Usually, they are a twosome but today Hell’s Grannies brought reinforcements to the pool. There was quite a gaggle of them loitering in the shallow end like mermaids, swishing and sploshing so that they were hard to count and even harder to get past.
I call them Hell’s Grannies but don’t get me wrong, these swimming ladies don’t wear leather biker gear or swing their handbags at unsuspecting passers by. They have that twinkly pink quality that I ought to aspire to.
I don’t. I think the devil himself is afraid of a twinkly pink senior ‘lady’, one with immaculate grey or blonded hair and a glimmer to her lipstick. Her shell pinked toes peek out from sling backs and sandals even in winter and there’s that year round topped up Capri tan. I slop up and down the pool in my utilitarian Speedo ‘Endurance’ special with long legs (the suit, not me). These ladies are goddess like, the continental shelves of their bosoms sculpted by highly engineered lycra in rainbows of green, cascades of pink or sweeps of genoese fancy blue. Their hair, even after an hour in the water, looks as if they just stepped away from the hairdressing salon.
On exiting the pool I look like a salmon that someone has recently landed, gasping and ungainly. These ladies slip on their flip-flops and glide to the changing rooms. These are the ladies who have ball gowns and go on cruises.
I imagine they hog the pool there too.
That’s why I christened them Hell’s Grannies. The rule in the pool, even in the slow lane, my lane of choice and ability, is that you swim clockwise, single file. This is because you only have one lane and sometimes there are six or more swimmers not drowning in it.
At the morning session there are usually a couple of elderly gentleman who swosh up and down with the stately speed of icebergs drifting over the Atlantic. I personally swim as if I just fell off the Titanic and am striking out for land. It isn’t pretty but my head is above the waterline.
It is a quite different crowd at the lunchtime sessions. Here, prior to a lovely pink and twinkly lunch somewhere, let’s imagine a prawn, marie rose, pink gin affair, we find Hell’s Grannies. They slip into the water and swim two abreast up and down the lane and have a chat. Sometimes they don’t swim at the shallow end, they have a bit of a lovely stroll through the water and talk about, oh, hysterectomies or plasma fusion lasers. Whatever the topic of gossip it takes a while and a lot of hand gestures and the swimming slows to a treading of water.
Sometimes they simply halt at the edge of the pool, possibly stretching out a dandling foot or two to splash a little but mostly, well, there isn’t another word for it, they are lolling.
There is no way around them. I’ve tried. You get a smile, a twinkly pink smile and a creasing of the sparkly eyes and no movement out of your way whatever. At times like these I have been known to simply swim in a circle at the deep end until the entire history of Jean’s ovaries is recounted in precise medical detail. Poolside, consultant surgeons are taking notes.
I don’t have anything against these ladies. If anything I admire them and their golden confidence. They have balls, quite hairy and sizeable ones gleaned no doubt from their husbands who are probably thwacking their way around the course at Cumberwell Park Golf Club.
In the Art of War Sun Tzu suggests an army of grandmothers to fool the enemy. I suggest an army of grandmothers to trounce them. These ladies don’t care about a stupid sign giving instructions, they know exactly who they are and how they got there. They paid tax, they own this pool. They know themselves very well. They have the right hair and the right swimsuit. They’re lovely.

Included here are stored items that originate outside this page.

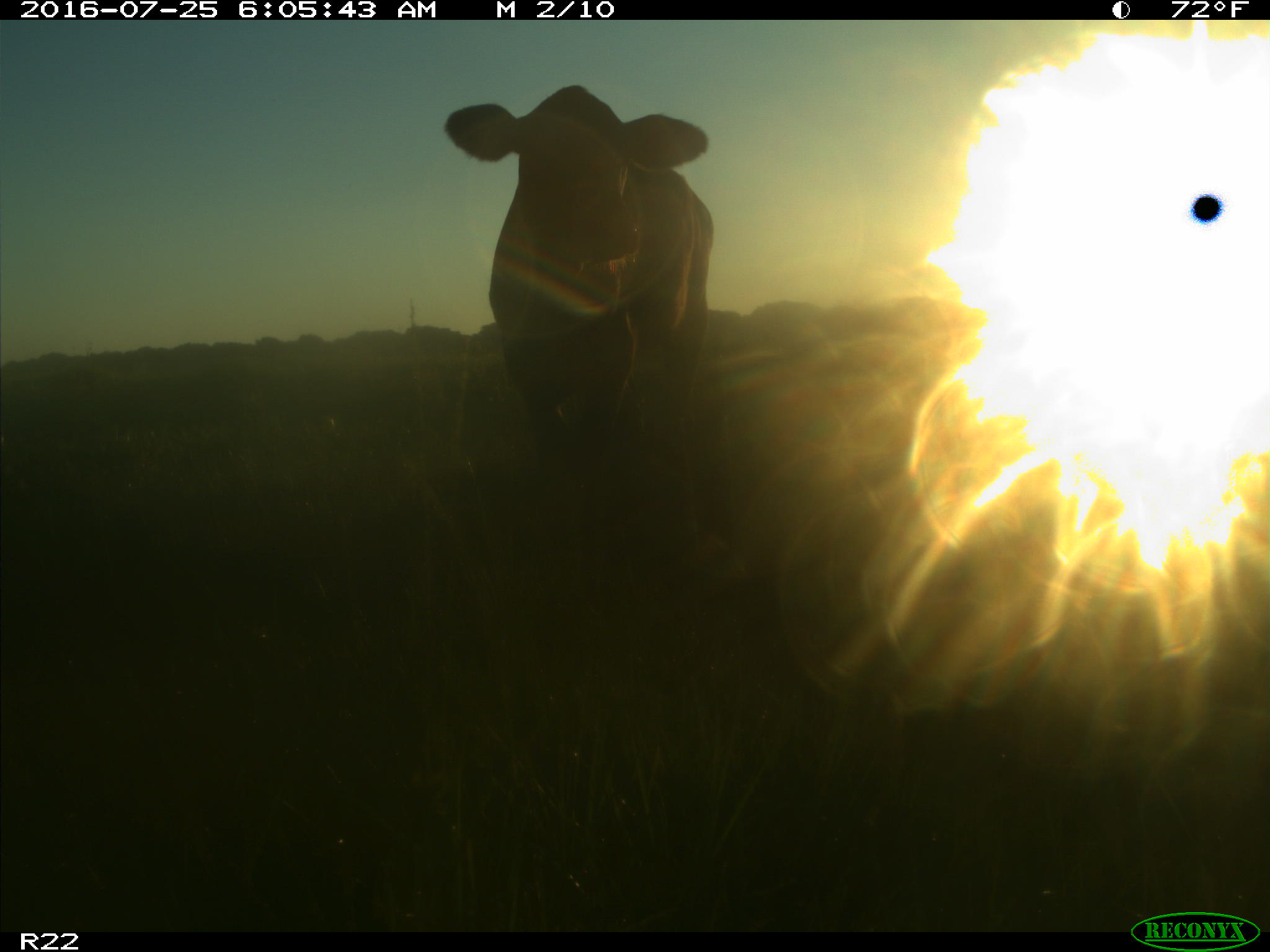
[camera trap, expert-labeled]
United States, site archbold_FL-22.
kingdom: Animalia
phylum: Chordata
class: Mammalia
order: Artiodactyla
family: Bovidae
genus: Bos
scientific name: Bos taurus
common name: domestic cow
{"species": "Bos taurus (domestic cow)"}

I’m never going to be that. I’m not like that now. I don’t tweeze my eyebrows or, most days, brush my hair. Pink is my least favourite colour and my footwear is generally heavy duty, made for tromping about. My head is rarely tilted into the hairdressers washbasin, instead it is tilted upwards looking for buzzards.

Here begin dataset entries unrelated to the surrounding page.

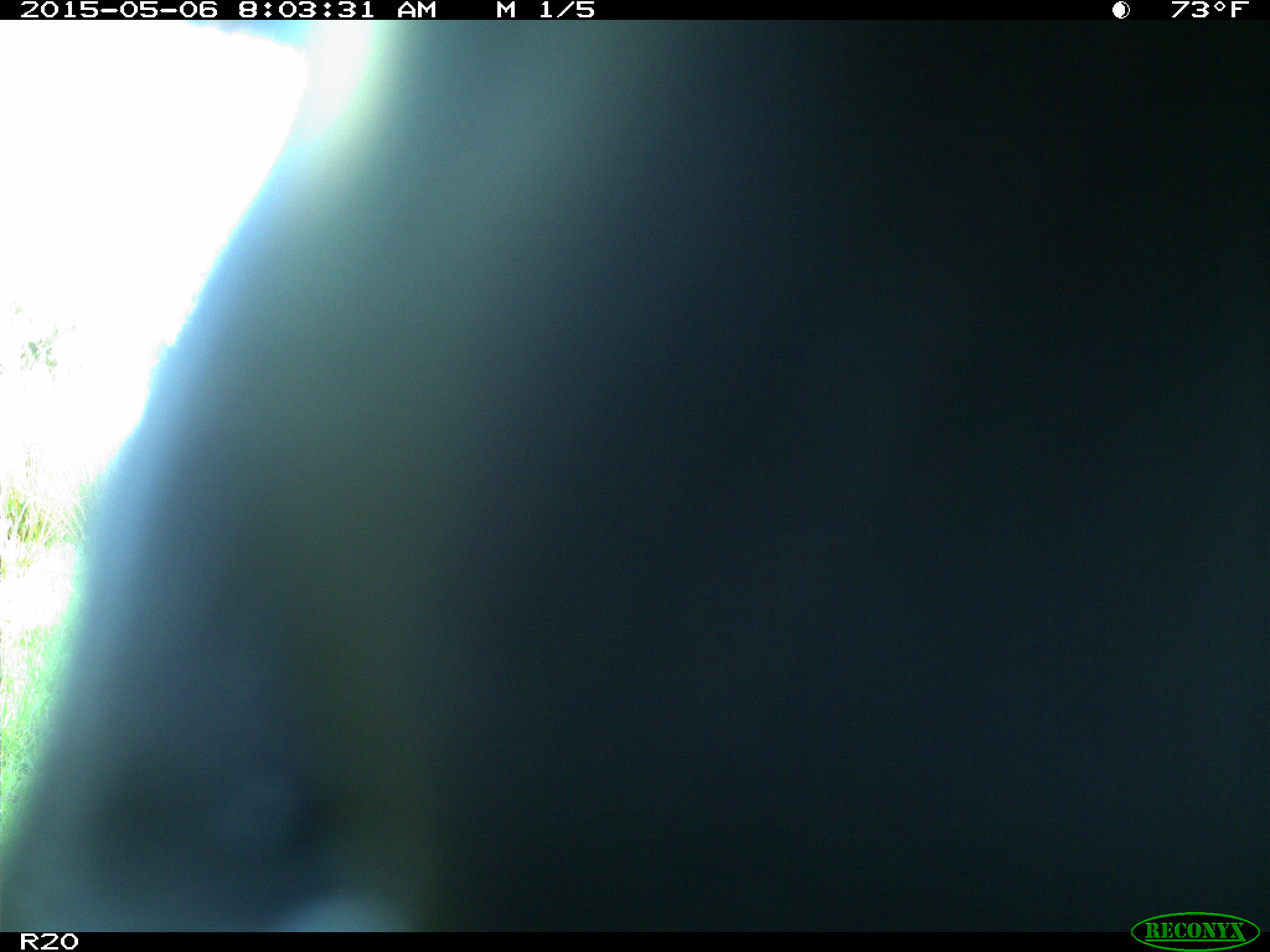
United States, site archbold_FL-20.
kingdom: Animalia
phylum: Chordata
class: Mammalia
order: Artiodactyla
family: Bovidae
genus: Bos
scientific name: Bos taurus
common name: domestic cow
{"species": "Bos taurus (domestic cow)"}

There is another old lady who I sometimes encounter when I am Nordic Poling it up the Kennet and Avon towpath. She wears cords, soft and baggy and above them she wears a man’s shirt and over that an anorak. The anorak is a teal colour with a rather worn fake fur trim around the hood and reminds me of one I had in 1974. This old lady is wiry and small and she rides her bike along the canal at a speed that can only be described as ‘pell-mell’. She rattles along with her basket loaded with shopping or logs she has recently felled from the woodland. Her hair is brown and unruly or possibly a squirrel. If you don’t scoot she will run you over, I don’t think the brakes are that great on her bike, or, more likely, she does not care to use them.
Some days, as her bell prings out its dire warning across the Kennet and Avon I wonder if she isn’t a vision, a glimmer of my possible future, old yes, but wild and freewheeling.